→ **Directions**:
Copy the lines word for word. Begin at the line that contains "The researchers measured" and end with the final line of the data.

(Data extracted from a collection)
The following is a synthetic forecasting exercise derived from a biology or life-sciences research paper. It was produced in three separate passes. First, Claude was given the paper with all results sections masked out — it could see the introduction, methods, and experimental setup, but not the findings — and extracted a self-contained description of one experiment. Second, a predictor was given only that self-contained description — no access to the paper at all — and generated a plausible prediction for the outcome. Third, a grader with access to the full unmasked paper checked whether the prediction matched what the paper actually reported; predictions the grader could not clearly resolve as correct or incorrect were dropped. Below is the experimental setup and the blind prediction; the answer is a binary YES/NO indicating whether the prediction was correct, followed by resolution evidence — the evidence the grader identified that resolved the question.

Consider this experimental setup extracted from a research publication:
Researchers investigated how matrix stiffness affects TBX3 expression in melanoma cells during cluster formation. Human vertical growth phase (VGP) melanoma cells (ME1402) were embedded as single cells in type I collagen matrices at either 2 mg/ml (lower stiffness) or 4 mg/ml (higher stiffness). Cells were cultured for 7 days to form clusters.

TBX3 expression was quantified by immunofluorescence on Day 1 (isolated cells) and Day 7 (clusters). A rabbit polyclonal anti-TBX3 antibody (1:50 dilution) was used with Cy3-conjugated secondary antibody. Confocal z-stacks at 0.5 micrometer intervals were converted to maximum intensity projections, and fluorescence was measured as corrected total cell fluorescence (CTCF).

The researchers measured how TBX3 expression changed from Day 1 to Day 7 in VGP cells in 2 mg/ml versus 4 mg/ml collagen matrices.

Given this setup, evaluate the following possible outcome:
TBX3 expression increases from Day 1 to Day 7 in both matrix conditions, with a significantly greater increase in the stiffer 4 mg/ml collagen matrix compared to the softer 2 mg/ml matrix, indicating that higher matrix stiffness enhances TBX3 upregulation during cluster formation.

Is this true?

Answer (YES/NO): NO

→ **Solution**:
The researchers measured how TBX3 expression changed from Day 1 to Day 7 in VGP cells in 2 mg/ml versus 4 mg/ml collagen matrices.

Given this setup, evaluate the following possible outcome:
TBX3 expression increases from Day 1 to Day 7 in both matrix conditions, with a significantly greater increase in the stiffer 4 mg/ml collagen matrix compared to the softer 2 mg/ml matrix, indicating that higher matrix stiffness enhances TBX3 upregulation during cluster formation.

Is this true?

Answer (YES/NO): NO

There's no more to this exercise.